Oh yeah. Good points! Do we need a PEP for str.upper() to grow an optional 'locale' argument? I feel like there are examples other than the Turkish i's where this matters, but it's past my bedtime, so they aren't coming to mind. Maybe Koine Greek which had not adopted the miniscule/majuscule distinction of post 10th century CE that modern Greek inherited. I feel like `s.upper(locale='koine')` might sensibly account for this. On Wed, Dec 21, 2022, 1:23 AM Chris Angelico <rosuav@gmail.com> wrote:
On Wed, 21 Dec 2022 at 17:20, David Mertz, Ph.D. <david.mertz@gmail.com> wrote:
I'm on my tablet, so cannot test at the moment. But is `str.upper()`
REALLY wrong about the Turkish dotless I (and dotted capital I) currently?!

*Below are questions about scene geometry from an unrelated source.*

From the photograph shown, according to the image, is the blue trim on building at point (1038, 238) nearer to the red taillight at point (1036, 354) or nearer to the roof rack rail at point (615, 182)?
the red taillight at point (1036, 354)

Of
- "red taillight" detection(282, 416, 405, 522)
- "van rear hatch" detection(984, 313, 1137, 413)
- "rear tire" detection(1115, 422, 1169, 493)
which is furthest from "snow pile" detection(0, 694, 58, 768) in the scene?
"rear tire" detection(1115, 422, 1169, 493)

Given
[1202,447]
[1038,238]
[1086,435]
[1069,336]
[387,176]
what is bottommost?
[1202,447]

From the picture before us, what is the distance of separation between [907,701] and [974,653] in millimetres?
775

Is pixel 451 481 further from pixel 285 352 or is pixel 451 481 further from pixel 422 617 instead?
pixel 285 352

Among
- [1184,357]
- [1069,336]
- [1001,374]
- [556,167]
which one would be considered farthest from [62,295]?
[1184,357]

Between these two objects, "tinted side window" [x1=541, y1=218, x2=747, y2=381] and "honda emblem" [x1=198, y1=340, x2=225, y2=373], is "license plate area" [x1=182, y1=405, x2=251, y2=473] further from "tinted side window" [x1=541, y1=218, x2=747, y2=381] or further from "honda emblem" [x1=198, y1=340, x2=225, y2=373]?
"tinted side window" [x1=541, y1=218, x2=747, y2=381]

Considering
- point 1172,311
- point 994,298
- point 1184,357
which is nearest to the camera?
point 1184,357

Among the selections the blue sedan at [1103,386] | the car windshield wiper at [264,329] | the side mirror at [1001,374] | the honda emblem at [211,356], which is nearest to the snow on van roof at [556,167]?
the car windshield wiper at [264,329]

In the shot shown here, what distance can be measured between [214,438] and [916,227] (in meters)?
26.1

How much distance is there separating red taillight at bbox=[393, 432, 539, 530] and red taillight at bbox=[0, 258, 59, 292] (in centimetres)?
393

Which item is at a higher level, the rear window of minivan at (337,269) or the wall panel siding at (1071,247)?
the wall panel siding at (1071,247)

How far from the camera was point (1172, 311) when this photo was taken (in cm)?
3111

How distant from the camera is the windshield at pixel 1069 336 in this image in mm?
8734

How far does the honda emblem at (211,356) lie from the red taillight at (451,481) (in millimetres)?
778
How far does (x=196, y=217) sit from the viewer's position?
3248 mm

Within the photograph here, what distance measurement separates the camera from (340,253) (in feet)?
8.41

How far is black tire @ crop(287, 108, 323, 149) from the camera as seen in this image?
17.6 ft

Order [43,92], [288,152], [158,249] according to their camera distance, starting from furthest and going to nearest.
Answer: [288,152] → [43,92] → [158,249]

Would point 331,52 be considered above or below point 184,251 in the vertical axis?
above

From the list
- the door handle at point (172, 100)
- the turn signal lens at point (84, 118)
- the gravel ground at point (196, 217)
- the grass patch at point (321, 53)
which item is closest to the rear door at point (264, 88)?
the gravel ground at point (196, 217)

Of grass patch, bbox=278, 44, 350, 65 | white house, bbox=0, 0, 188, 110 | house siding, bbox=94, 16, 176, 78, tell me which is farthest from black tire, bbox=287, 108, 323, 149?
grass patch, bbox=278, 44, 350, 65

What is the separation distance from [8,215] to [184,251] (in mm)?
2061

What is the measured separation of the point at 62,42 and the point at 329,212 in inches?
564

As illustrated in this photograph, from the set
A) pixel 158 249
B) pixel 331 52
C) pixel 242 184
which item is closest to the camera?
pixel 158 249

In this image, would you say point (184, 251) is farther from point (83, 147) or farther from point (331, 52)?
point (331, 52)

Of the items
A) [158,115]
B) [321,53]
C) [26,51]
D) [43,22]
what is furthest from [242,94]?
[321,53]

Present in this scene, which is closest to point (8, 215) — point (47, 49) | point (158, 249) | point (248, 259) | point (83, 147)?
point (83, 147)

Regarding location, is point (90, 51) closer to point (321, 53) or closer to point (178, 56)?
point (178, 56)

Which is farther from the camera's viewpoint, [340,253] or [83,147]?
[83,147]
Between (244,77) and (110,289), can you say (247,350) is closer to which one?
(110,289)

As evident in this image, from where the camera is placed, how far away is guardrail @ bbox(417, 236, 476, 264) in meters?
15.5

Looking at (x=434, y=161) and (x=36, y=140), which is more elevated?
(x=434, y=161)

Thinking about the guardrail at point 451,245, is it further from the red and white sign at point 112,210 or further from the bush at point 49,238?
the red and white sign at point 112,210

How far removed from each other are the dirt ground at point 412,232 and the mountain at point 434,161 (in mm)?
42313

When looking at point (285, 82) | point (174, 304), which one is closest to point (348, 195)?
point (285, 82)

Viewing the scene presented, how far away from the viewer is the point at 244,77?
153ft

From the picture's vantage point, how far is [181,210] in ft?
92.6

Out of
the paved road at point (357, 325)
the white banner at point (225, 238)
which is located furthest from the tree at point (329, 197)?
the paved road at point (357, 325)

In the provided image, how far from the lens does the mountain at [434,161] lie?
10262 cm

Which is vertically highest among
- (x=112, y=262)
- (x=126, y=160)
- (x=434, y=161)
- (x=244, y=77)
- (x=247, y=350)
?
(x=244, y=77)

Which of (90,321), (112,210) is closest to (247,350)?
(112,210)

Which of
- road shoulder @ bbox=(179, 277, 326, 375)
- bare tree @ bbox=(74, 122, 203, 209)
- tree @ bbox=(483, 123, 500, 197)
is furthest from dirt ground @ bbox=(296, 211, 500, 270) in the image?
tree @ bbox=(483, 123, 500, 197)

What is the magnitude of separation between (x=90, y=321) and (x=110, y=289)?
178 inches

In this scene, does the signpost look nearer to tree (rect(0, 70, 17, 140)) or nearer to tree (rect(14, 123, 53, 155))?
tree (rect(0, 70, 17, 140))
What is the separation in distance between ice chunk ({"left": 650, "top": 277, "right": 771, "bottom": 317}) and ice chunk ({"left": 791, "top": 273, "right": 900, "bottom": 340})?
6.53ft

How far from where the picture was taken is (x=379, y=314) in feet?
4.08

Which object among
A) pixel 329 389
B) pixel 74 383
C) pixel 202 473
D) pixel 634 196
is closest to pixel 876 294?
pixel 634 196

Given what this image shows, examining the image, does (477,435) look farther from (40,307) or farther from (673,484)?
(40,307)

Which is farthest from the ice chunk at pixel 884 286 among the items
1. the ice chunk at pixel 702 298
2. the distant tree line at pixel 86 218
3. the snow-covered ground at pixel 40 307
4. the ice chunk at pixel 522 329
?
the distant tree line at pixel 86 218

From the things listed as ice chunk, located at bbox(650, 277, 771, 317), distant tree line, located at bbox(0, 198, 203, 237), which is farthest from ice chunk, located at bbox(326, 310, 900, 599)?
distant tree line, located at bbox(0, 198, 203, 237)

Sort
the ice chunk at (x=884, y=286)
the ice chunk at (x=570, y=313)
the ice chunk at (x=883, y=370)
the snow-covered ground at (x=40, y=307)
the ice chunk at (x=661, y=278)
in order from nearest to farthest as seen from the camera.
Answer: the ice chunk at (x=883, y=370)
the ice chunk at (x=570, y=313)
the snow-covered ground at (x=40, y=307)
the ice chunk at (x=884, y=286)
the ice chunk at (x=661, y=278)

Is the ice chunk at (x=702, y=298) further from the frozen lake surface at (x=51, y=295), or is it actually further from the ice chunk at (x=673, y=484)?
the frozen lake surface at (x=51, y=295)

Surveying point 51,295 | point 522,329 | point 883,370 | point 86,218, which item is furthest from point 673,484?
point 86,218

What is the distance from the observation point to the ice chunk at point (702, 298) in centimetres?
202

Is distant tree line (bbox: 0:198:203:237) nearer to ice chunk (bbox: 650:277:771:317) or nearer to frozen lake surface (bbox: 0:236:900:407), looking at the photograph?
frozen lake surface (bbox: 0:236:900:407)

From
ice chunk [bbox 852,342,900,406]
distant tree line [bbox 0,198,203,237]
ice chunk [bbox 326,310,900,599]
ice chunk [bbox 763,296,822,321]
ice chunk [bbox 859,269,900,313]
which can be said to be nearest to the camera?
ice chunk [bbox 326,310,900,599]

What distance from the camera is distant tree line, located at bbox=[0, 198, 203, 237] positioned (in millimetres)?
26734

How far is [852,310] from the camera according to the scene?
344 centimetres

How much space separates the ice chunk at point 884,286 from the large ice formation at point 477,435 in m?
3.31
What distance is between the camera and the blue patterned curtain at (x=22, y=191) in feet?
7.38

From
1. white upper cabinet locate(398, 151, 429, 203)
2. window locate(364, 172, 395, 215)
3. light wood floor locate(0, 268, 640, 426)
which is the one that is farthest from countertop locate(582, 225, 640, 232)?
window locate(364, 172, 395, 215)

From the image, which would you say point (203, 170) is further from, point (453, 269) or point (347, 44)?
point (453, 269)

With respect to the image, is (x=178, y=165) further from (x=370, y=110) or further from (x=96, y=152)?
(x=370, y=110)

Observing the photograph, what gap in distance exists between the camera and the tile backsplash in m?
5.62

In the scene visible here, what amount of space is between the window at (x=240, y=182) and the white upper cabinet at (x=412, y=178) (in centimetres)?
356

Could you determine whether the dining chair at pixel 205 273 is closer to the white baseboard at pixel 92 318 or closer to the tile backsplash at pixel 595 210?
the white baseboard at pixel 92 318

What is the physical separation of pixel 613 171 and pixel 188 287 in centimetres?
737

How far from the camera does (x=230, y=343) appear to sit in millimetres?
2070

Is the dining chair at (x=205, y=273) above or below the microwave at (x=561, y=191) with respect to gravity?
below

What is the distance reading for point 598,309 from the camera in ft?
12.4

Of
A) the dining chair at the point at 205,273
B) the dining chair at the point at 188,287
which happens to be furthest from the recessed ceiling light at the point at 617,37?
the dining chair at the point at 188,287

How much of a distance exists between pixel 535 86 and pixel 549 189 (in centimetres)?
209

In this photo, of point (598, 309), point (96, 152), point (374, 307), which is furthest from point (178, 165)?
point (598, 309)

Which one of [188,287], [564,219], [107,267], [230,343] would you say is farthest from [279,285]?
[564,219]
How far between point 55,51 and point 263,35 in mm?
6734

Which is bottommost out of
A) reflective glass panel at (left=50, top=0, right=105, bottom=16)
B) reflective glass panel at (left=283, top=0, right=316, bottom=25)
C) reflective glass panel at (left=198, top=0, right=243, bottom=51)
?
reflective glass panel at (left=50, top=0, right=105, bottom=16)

That feels like a BPO needed if true.
It's wrong about the ASCII i and I, which upper and lower case to each other. There's no way for str.upper() to be told what language it's working with, so it goes with a default that's valid for every language except Turkish and its friends. This also means that lowercasing "İ" will give "i" which uppercases to "I", so it doesn't round-trip. There is no solution other than a language-aware case transformation.